Michelle Wie bekommt wieder eine Extrawurst

Es gibt Spieler an denen scheiden sich die Geister. John Daly gehört dazu, Phil Mickelson ebenfalls. Und ja, selbst Tiger Woods. Doch die größten Gräben zwischen Befürwortern und Kritikern zieht eine 19-jährige. Die Rede ist natürlich von Michelle Wie. Als Produkt eines überehrgeizigen Vaters tingelte sie lange Zeit als Zirkusnummer Wunderkind über die reguläre PGA Tour. Jeder Profi hatte seine Meinung dazu – die meisten eine ablehnende – wodurch Wie nicht nur die Schlagzeilen sicher waren sondern auch die Werbeverträge. Dass ausgerechnet Nike sie unter Vertrag nahm, setzte sie eigentlich nur noch mehr unter Druck zur weiblichen Version von Tiger Woods zu mutieren.
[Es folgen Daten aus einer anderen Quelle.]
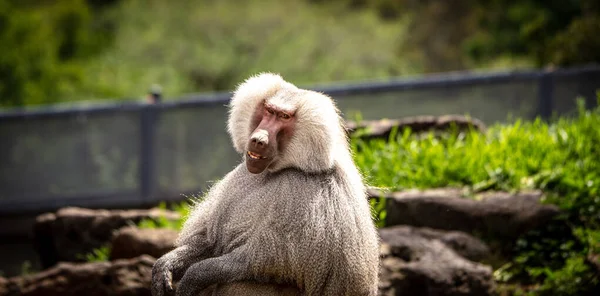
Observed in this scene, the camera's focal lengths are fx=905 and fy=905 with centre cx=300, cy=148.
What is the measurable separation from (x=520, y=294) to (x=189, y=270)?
2.82 metres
Je mehr Cuts sie auf der PGA Tour verpasste, desto mehr wich die anfängliche Neugier einer Neurose. Die soll erst einmal ein Turnier unter ihresgleichen gewinnen bevor sie sich mit den Big Boys messen kann, war der allgemeine Tenor. Denn nicht nur hinter vorgehaltener Hand sprach man von ihr als Anna Kournikova des Golfsports – ein Ruf, der durch obskure Verletzungsabsagen und peinliche Disqualifikationen nur noch genährt wurde. Vielleicht wollte sie einfach nur rebellieren, vielleicht war sie aber auch mental dem Druck nicht gewachsen. Doch jetzt hat US-Kapitänin Beth Daniel sie als Captain’s Pick für den Solheim Cup – das Damenequivalent zum Ryder Cup – nominiert. Da man in letzter Zeit vermehrt über die finanziellen Probleme der Damentouren liest, kann dies doch nur ein Marketing-Gag sein um mit der weit schlagenden, augenfreundlichen Dame Sponsoren anzulocken. So zumindest werden es in den nächsten Tagen sicher einige interpretieren. Doch ist das gerechtfertigt? Schauen wir einmal auf die Fakten.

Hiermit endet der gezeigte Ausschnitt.